The next morning, after a simple breakfast and a worship thought from Psalm 91, we took the youth to a nearby waterfall and cave. After the recent flooded cave rescue in Chiangrai that galvanized all of Thailand and much of the rest of the world, some in our group were a bit scared to enter a cave. But I assured everyone that this cave was different. The entrance was high up on the side of a mountain, and it had only one passageway that went upward until it opened at the top of the mountain. So, barring another worldwide flood, which I had already told them God had promised never to allow, it would be impossible for this cave to flood.
But it was still a thrill to climb into this cave together. It was steep and dark, and there were a few spots where finding footing was a challenge, and we adults were very watchful for the safety of some of the younger ones in our group. Not everyone had remembered to bring flashlights, so those who had lights shared them. Of course, that required people to stay very close together. One of the Buddhist girls named Srawy Mook, who has been attending our youth group for a few months, saw a spiritual lesson in this. “Teacher,” she said, “I now see a great lesson for life here. We should always try to stay close to people who have light.”
“Yes,” I replied. “That’s so true!” Jesus, the light of the world, has given us His light, and He calls us the light of the world. When life drags us down, and our lights grow dim, it is especially important for us to stay close to people who have light, not “forsaking the assembling of ourselves together.”
The cave was amazing. It held many interesting and beautiful formations. But in the end, the view that met our eyes when we emerged from the cave was the best part of all. After two hours of stumbling and climbing in the dark, a panorama of nearby tree tops and far-off rice fields, orchards and sugarcane plantations opened before us, bathed in glorious sunlight. The colors were so vibrant and alive—greens, blues, yellows, reds and more! Pointing to it all, I said to Srawy Mook, “This world is so beautiful! But someday when we lay our eyes on the beauty of Heaven, it will make the beauty of our earth seem, in comparison, like that dark cave. You don’t want to miss that, not for anything!”

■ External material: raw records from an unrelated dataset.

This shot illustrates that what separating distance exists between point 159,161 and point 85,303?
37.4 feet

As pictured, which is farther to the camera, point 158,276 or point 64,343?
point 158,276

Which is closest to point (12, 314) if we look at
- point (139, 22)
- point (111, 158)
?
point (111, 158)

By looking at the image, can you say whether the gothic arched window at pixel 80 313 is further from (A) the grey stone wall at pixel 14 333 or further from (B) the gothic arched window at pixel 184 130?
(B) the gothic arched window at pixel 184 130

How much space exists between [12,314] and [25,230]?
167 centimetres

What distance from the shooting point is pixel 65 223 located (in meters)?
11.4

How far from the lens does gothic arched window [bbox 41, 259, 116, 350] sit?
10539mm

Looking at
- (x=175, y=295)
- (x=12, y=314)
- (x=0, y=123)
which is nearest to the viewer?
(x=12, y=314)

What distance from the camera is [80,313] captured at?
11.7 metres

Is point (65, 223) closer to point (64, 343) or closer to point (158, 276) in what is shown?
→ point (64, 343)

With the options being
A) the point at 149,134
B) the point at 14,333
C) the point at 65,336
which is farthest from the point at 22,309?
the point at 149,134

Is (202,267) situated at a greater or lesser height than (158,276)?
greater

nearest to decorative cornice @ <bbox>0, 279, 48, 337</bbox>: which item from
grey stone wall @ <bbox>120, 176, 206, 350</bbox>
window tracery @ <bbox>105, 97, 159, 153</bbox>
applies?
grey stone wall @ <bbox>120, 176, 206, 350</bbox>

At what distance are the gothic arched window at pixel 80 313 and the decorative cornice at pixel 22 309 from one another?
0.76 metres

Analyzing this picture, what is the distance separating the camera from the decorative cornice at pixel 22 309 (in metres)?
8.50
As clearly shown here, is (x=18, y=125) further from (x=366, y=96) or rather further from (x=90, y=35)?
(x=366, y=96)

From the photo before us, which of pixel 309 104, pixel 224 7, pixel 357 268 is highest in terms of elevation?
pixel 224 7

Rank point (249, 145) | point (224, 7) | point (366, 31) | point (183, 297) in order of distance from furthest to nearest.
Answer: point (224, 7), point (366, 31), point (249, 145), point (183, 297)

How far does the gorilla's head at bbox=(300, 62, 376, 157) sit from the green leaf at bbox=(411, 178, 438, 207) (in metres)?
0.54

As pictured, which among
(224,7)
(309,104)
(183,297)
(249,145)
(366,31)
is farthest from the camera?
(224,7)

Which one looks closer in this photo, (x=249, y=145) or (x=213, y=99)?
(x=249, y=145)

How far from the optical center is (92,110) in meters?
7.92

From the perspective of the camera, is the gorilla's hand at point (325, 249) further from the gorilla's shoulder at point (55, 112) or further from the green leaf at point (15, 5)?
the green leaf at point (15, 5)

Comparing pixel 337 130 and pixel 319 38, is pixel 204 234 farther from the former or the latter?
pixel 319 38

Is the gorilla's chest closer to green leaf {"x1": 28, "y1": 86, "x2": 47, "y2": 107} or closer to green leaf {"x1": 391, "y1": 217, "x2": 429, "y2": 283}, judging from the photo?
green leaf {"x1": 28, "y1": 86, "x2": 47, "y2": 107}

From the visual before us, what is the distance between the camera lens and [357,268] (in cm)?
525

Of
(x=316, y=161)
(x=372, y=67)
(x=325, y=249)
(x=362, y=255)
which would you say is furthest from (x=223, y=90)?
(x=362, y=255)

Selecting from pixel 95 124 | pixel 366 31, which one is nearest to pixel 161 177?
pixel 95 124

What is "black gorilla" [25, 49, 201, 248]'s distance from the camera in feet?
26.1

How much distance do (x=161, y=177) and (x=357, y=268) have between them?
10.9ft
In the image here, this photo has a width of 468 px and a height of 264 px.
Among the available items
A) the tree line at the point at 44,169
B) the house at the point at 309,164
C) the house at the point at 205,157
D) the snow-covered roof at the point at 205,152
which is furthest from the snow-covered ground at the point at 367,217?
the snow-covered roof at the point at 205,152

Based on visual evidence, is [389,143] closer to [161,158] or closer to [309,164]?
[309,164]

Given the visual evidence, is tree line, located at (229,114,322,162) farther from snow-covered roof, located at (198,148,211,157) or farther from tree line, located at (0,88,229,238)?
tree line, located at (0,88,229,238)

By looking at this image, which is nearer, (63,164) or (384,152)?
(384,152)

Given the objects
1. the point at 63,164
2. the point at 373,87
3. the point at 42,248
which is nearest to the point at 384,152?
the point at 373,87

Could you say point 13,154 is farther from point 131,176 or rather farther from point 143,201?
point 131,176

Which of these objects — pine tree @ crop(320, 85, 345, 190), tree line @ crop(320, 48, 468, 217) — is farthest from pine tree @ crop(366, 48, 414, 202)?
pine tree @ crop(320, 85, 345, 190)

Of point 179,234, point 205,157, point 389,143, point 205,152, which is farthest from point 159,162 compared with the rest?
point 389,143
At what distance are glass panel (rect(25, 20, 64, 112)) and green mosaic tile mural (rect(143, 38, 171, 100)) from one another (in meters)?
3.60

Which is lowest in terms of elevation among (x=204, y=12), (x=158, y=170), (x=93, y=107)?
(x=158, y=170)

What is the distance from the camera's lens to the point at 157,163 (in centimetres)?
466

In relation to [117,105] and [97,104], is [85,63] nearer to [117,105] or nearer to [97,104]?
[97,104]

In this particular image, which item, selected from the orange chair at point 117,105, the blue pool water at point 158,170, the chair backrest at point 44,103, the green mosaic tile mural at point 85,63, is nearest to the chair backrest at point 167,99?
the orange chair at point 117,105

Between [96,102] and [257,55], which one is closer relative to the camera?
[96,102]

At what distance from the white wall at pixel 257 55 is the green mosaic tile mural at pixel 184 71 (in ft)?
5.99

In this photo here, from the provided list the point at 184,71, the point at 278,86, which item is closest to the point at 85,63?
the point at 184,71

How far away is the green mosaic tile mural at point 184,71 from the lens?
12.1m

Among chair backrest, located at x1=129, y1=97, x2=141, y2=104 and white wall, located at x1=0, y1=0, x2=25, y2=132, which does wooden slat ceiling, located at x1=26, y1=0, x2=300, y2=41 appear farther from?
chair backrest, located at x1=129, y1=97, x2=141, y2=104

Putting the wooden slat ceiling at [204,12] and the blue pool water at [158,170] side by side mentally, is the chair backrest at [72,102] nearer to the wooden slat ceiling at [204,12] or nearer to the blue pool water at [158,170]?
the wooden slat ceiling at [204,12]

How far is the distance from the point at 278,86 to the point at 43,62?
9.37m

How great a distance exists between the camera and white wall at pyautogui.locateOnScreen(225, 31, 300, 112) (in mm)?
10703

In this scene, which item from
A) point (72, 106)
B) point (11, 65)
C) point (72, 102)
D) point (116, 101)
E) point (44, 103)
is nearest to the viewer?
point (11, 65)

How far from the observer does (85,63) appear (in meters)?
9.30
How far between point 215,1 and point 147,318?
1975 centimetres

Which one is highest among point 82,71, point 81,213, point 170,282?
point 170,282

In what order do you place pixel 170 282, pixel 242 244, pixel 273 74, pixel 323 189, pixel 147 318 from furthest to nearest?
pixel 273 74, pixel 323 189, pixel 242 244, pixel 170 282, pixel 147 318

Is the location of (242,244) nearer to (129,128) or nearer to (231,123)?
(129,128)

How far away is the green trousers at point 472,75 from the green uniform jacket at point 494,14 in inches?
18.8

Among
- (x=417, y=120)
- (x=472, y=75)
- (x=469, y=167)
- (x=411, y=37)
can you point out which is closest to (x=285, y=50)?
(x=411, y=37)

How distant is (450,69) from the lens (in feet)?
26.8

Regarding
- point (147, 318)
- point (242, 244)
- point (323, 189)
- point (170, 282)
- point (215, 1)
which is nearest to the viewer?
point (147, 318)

I love camping and trekking and just about any kind of adventure in nature. But it’s especially awesome when we get to take city kids from Khon Kaen into the wild outdoors and learn together from God’s first and second books. Not only is it great for helping to nurture new spiritual life in others, it also revives our own souls. Many lessons to learn and re-learn await us there. As for me, after coming out of that cave, my prayer is, “God, help us not to forget how wonderful Heaven will be! Help us not to get so comfortable and content here that we grow lazy and cease to follow our leader Jesus as He guides us out of this dark world to the bright land above. Though the climb is steep and difficult at times, help us remember that Jesus opened the way for us to get there at infinite cost to Himself.”